何かに没頭できる人、狭義に言い換えれば「趣味人」とも受け取れそうです。広義にとってしまえば没頭できるもであれば仕事ですらでもよく、何でも良くなってしまいますね。

後になって調べると語源も「家に引きこもっていそう」とかそういうのではなく、その辺の筋の人が(とりわけ初対面の)相手のことを「お宅さん」という呼び方をしていたのが由来なんだそうです。

努力家で上昇志向の高い人ほどオタクに対して憤りの矛先に向ける

先述の流れで分かりやすく言えば、オタクとは「何かに没頭できる人」や「趣味人」です。しかし、多くの努力家で上昇志向の高い人は勝ち組になるために、自分の好きなことや趣味を犠牲にしてでも少しでも上のステージに上がるために時間・お金・労力などのリソースを集中させて必死になっています。そういう人にとって彼らの生き方というのは、我々が幸せになるためにこんなに我慢しているのに、たいして努力もせずに幸せそうにしていて許せないという怒りが出てくるのでしょう。
これは勝ち組と呼べる人たちがしきりに自己責任論を説くのにも通底してくることです。

とりわけ女性からのオタク差別は顕著なのですが、その原因は各々の趣味に没頭し、女性に選んでもらうための競争に勝ち抜くためにリソースを割いて努力しようとしない姿勢が許せないからだと考えられます。女性の方がライバル意識や上昇志向が高く、付き合う男ですらもライバルとの比較対象と位置づけているからではないかと見ます。

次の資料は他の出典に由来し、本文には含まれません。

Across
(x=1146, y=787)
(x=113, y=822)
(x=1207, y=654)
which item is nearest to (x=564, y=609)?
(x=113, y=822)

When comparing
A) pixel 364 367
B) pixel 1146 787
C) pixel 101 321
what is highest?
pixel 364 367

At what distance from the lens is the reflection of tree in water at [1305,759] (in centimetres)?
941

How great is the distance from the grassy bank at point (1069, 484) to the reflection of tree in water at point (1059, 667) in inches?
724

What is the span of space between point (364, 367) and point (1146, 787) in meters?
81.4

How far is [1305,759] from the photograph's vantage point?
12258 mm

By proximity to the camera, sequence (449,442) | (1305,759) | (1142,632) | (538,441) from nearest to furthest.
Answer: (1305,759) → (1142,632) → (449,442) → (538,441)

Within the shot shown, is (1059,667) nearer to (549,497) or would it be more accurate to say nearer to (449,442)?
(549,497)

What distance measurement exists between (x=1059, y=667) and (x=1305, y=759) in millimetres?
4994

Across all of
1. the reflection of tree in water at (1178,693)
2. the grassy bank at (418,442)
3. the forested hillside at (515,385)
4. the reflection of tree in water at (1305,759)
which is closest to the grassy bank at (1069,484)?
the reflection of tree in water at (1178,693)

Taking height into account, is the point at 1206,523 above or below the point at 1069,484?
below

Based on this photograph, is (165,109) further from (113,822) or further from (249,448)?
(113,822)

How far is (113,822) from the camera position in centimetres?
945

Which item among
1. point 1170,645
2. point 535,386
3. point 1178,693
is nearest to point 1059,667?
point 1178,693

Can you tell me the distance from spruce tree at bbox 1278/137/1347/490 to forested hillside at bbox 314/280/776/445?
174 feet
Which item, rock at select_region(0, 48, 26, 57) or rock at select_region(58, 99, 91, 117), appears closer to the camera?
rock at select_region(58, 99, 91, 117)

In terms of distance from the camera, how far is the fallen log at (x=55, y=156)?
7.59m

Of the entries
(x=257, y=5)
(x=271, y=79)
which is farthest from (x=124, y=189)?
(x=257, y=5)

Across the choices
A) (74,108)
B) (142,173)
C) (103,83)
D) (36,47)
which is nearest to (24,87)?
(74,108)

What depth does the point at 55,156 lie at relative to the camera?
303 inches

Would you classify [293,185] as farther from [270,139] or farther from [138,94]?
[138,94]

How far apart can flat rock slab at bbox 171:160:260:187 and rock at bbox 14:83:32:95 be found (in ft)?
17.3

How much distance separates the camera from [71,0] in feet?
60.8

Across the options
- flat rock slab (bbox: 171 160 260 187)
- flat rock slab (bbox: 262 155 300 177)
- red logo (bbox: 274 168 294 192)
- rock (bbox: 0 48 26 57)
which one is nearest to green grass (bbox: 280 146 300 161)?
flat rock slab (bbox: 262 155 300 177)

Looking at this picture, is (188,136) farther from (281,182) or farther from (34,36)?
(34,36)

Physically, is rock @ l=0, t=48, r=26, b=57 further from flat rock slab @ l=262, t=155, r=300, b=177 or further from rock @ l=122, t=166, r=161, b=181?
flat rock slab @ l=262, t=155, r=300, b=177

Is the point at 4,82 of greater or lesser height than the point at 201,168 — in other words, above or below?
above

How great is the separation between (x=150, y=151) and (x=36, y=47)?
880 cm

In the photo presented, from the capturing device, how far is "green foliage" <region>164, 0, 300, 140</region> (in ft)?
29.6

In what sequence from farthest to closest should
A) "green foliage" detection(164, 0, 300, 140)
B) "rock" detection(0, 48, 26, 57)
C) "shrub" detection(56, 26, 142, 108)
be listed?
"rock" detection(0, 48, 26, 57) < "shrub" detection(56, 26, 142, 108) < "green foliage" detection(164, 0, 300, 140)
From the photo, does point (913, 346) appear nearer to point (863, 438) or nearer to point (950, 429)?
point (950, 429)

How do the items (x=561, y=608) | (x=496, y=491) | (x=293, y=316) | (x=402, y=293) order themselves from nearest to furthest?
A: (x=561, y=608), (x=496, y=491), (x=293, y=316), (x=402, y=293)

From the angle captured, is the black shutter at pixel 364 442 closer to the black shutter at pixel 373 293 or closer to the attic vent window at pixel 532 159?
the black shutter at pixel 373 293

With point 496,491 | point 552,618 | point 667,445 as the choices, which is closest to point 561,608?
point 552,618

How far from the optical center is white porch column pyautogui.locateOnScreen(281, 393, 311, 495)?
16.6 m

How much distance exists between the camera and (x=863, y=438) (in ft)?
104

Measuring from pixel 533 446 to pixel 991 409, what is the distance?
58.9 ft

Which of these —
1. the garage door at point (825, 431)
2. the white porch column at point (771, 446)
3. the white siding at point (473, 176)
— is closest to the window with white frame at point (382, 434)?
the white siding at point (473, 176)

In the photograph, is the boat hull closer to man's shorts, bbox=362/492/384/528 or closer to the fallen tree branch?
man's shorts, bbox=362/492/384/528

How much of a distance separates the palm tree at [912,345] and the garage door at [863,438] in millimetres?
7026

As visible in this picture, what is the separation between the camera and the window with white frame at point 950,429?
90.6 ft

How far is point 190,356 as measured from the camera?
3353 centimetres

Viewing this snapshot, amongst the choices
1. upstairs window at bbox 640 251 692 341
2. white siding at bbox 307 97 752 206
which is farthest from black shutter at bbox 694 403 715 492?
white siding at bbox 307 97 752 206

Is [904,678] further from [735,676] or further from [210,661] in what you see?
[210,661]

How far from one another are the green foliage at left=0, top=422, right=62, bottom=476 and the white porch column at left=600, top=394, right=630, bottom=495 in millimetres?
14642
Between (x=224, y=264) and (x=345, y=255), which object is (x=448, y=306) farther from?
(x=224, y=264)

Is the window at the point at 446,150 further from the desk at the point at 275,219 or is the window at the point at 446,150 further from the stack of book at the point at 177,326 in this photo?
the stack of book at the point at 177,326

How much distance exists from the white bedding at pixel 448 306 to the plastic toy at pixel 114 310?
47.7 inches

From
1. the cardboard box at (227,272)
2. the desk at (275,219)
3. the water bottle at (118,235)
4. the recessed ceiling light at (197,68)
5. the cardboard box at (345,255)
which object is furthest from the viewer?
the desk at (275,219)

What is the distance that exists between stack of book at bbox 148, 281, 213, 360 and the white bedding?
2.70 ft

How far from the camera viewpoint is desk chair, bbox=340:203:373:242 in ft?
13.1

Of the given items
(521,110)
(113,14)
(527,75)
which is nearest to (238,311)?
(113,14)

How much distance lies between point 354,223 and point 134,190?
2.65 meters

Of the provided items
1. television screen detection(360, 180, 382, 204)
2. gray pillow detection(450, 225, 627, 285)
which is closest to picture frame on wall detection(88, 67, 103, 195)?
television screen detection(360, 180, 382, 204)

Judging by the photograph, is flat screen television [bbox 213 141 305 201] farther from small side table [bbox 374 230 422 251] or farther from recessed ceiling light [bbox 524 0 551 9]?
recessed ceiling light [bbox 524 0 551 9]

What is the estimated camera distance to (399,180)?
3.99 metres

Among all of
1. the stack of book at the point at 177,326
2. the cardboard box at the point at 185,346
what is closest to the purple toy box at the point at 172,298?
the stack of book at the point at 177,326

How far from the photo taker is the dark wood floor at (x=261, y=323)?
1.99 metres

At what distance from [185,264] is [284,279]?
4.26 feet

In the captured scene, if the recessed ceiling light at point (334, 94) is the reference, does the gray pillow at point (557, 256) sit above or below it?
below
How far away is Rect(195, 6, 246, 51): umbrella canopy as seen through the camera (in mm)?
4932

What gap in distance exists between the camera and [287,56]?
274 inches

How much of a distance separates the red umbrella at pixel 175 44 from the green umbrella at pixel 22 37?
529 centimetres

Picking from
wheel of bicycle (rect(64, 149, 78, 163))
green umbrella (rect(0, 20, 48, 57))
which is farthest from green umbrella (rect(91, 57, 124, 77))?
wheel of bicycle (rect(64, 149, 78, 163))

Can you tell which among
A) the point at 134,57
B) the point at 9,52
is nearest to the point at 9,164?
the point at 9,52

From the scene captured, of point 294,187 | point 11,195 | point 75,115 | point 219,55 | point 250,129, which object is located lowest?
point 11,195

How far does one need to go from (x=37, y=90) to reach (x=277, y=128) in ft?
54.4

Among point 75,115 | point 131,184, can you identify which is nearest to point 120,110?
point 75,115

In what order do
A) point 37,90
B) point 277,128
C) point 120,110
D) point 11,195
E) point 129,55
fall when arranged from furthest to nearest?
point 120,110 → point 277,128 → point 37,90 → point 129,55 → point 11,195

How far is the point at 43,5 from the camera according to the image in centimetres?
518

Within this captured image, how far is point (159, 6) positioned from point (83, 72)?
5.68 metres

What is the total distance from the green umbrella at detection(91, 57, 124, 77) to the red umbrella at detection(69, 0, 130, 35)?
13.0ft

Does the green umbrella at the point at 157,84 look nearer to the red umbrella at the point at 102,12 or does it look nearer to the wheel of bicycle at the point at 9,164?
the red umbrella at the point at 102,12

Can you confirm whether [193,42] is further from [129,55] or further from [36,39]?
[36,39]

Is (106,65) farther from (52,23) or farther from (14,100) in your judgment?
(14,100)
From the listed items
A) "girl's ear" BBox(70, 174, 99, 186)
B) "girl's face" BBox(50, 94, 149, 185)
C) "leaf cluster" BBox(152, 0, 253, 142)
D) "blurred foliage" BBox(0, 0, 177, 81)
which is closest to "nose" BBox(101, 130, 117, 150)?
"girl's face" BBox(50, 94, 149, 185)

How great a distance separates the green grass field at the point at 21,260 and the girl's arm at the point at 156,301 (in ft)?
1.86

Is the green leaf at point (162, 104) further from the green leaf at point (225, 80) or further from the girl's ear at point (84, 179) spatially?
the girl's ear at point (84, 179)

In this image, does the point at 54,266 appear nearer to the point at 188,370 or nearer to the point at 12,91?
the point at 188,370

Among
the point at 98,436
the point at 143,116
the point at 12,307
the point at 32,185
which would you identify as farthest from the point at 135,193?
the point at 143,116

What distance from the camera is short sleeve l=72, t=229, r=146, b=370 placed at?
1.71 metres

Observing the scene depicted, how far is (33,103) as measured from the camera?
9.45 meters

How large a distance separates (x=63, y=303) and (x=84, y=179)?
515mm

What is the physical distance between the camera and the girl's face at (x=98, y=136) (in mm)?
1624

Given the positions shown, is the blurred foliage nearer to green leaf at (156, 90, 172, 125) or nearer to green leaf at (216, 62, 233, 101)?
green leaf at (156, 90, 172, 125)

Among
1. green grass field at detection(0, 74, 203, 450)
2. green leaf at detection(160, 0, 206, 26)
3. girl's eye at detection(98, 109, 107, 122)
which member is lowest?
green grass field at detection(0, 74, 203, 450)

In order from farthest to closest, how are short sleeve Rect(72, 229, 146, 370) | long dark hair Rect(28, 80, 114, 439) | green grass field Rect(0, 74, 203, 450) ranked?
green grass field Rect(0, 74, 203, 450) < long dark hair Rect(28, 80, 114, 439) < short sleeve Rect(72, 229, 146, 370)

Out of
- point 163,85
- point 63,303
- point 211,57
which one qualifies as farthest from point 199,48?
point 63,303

この人たち、何をもって人を見ているのでしょうか。何か没頭するものもなく、ただひたすらあらゆる方面で競争に勝ち続ける「勝ち組」と呼ばれる人にしか興味を示しません。
しかし仕方がありませんね。新自由主義、市場原理主義の社会において競争に勝つことが存在意義というふうに捉えるようになったのではそうしたくなるのも否めません。良くも悪くも新自由主義、市場原理主義に適応した結果。
問題はそのような価値観を生み出す新自由主義、市場原理主義の価値観そのものに問題があると思います。

私がオタクに偏見を持たないのは過去に良い出会いがあってこそ

私がオタクに偏見を持たないのは、他でもない中学時代に出会った石切山先生のこの言葉があってこそのものです。もしこの言葉を知らないまま歳をとっていたらどうなっていたかわかりません。もしかしたら酷い偏見を持っていたのかもしれません。

今日の価値観を支える良い出会いだったと再認識します。
高校入試にさし当たり、3年になった当初は試験に受かるのかと不安で仕方がなくて、進学塾に行きたいと両親に相談したところ、母がこの進学塾を見つけたのも何か縁ですし、良い思い出です。